En avril dernier, Bryan Johnson est allé plus loin et a décidé d’accomplir « le premier échange multiple de plasma » entre son fils Talmage, 17 ans, son père Richard, 77 ans et lui. Dans une vidéo publiée le mois suivant, nommée « Est-ce que mon fils me rendra plus jeune », l’homme suivi par 409.000 abonnés filme le voyage familial au centre de transfusion de Dallas, au Texas. « Nerveux mais excités », les trois hommes décrivent toute leur intimité, leurs liens, la séparation des enfants avec leurs parents, leur rapport à la religion et surtout leur santé. Pendant le voyage, Bryan Johnson y observe minutieusement toutes les quantités ingérées par son père et son fils. Puis le jour-J, direction le centre, au bord de la camionnette marquée de l’inscription suivante « L’amour coule du cœur ». Suivent finalement les transfusions du fils vers le père, puis du père au grand-père.
Des souris et des hommes
Pendant sa vidéo, Bryan Johnson mentionne également de vielles études publiées dans la revue Science, en mai 2014. « Le jeune sang renouvelle les vieilles souris », titre l’article qui estime que les transfusions de plasma pouvaient rajeunir le cerveau chez un vieux rongeur. « Les chercheurs ont cousu ensemble les peaux de deux souris, joignant leurs systèmes de circulation, et ont étudié les effets sur divers tissus », explique l’article qui mentionne la réticence d’autres chercheurs réduisant la découverte à « un seul point de départ ». Du côté de Bryan Johnson, aucun résultat n’a réellement prouvé l’efficacité de la technique sur l’homme qui aurait même reçu d’autres injections d’un donneur anonyme, selon Bloomberg.

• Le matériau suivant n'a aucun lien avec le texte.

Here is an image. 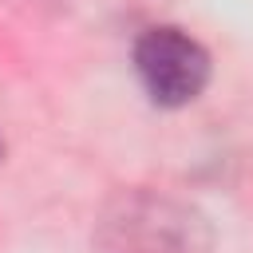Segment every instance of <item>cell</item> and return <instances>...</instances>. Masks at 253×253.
<instances>
[{"instance_id":"cell-2","label":"cell","mask_w":253,"mask_h":253,"mask_svg":"<svg viewBox=\"0 0 253 253\" xmlns=\"http://www.w3.org/2000/svg\"><path fill=\"white\" fill-rule=\"evenodd\" d=\"M134 71L158 107H186L210 83V51L182 28H146L134 43Z\"/></svg>"},{"instance_id":"cell-1","label":"cell","mask_w":253,"mask_h":253,"mask_svg":"<svg viewBox=\"0 0 253 253\" xmlns=\"http://www.w3.org/2000/svg\"><path fill=\"white\" fill-rule=\"evenodd\" d=\"M99 253H217L210 217L158 190H119L95 221Z\"/></svg>"}]
</instances>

La technique pourrait même s’avérer dangereuse. Selon la Food and Drug Administration, ces perfusions sont « non prouvées et non guidées par des méthodes issues d’essais adéquats et bien contrôles ». « La simple infusion de plasma n’est pas une intervention bénigne et ne doit pas être utilisée de manière aussi cavalière », a même renchéri le commissaire de la FDA Scott Gottlieb auprès de la CNBC. Malgré l’inefficacité annoncée par la science, les ultrariches continuent de chercher dans le sang la réponse à une future immortalité. Mais à quel prix ? En plus des plusieurs millions de dollars déboursés pour ces tentatives, des hommes comme Bryan Johnson semblent consacrer tout leur quotidien au rajeunissement de leurs corps, en oubliant sans doute de vivre parfois.